Ruth Asawa to be honored with postage stamps depicting her wire sculptures – Internet Philatelic Dealers Association Inc
Trailblazing artist and arts education advocate Ruth Asawa will be honored with postage stamps. Photo: Deanne Fitzmaurice, The Chronicle 2002

San Francisco sculptor and arts education advocate Ruth Asawa will be honored with a series of  postage stamps, the United States Postal Service announced Friday, April 3.

The Asawa stamps will feature 10 designs, each depicting a different crocheted wire sculpture, the medium for which Asawa was best known, photographed by Dan Bradica and Laurence Cuneo. Ethel Kessler designed the stamp. The current design remains subject to change before printing.

The stamps will be available for purchase this year, after a stamp dedication ceremony still to be scheduled.  The public will be able to purchase them online at, by calling 800-782-6724, or in person at post offices.

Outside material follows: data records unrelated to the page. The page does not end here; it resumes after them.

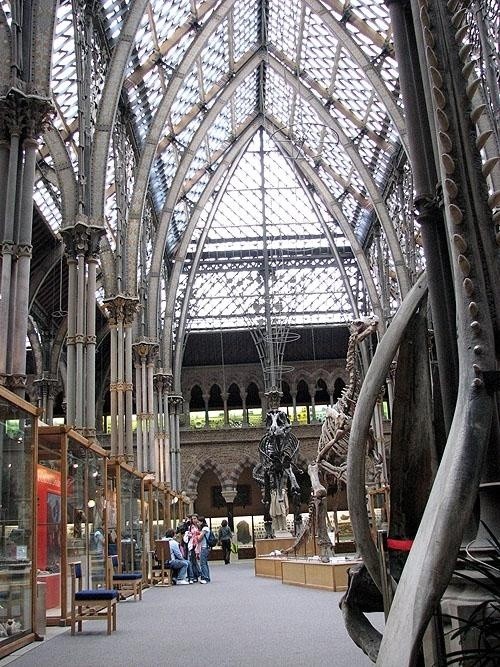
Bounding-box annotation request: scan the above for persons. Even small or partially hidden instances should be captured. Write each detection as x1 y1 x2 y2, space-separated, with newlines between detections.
94 523 105 556
160 513 216 585
218 520 232 564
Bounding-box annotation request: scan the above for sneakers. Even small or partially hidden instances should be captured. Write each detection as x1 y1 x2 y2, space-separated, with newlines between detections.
172 577 207 585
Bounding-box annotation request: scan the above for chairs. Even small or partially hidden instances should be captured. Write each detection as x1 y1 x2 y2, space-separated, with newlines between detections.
68 560 118 635
108 555 142 600
149 551 173 586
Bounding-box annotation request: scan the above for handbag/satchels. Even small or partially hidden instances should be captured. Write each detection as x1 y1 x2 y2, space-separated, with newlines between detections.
219 529 222 538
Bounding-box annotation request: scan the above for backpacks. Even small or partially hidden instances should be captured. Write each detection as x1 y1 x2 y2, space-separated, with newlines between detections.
201 526 217 546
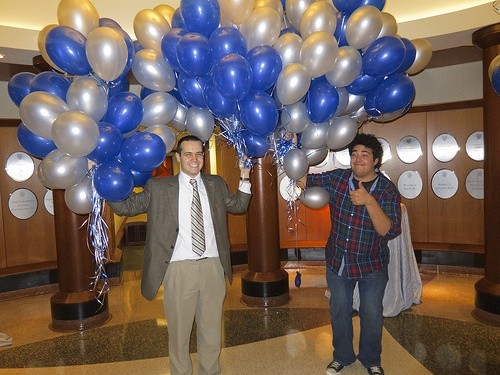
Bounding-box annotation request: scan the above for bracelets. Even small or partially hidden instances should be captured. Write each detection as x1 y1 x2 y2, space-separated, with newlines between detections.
240 177 250 181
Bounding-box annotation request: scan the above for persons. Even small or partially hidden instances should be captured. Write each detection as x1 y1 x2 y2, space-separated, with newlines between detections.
106 135 252 375
285 132 402 375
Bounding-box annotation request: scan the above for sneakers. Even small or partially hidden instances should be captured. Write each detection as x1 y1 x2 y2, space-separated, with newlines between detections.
326 360 345 375
367 365 384 375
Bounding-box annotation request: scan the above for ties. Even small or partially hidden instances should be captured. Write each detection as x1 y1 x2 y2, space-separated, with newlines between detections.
189 179 206 257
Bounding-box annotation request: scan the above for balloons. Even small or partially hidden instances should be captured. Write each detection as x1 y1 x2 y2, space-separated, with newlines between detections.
488 54 500 95
299 186 330 209
7 0 435 188
42 149 88 187
94 161 134 200
64 172 100 215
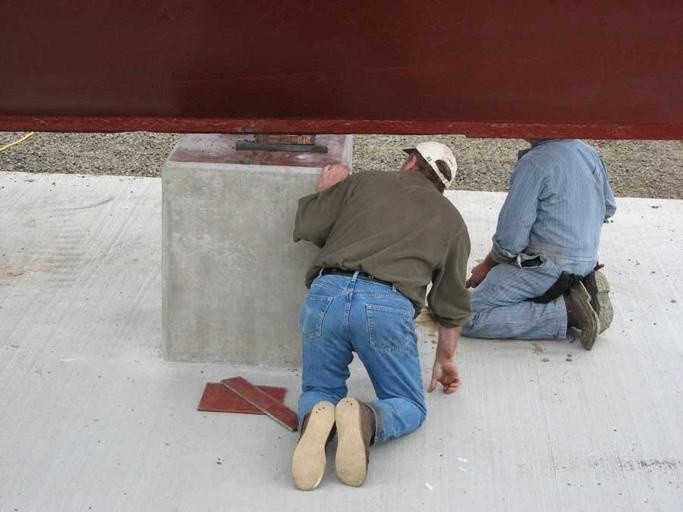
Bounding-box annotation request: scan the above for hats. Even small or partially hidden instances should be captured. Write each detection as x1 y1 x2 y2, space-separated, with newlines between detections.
404 142 457 190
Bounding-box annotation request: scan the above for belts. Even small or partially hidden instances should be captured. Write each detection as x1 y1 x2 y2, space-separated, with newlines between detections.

An untitled Ruth Asawa work hangs in the San Francisco Museum of Modern Art. Photo: Michael Macor, The Chronicle 2016

The stamps come during a month of good publicity for Asawa, who died in 2013 at age 87. Marilyn Chase’s biography of the artist, “Everything She Touched: The Life of Ruth Asawa,” is scheduled to be released Tuesday, April 7.

Asawa has works on permanent exhibition at the de Young Museum, as well as public art on display throughout the Bay Area.

The daughter of Japanese immigrants and a survivor of Japanese internment, Asawa rose to prominence in the 1950s, a time when sculpting was dominated by white men. In 1982, she was instrumental in the creation of the San Francisco School of the Arts, which was renamed the Ruth Asawa San Francisco School of the Arts in 2010.

Asawa served on the San Francisco Arts Commission, the board of the Fine Arts Museums of San Francisco, the California Arts Council and the National Endowment of the Arts.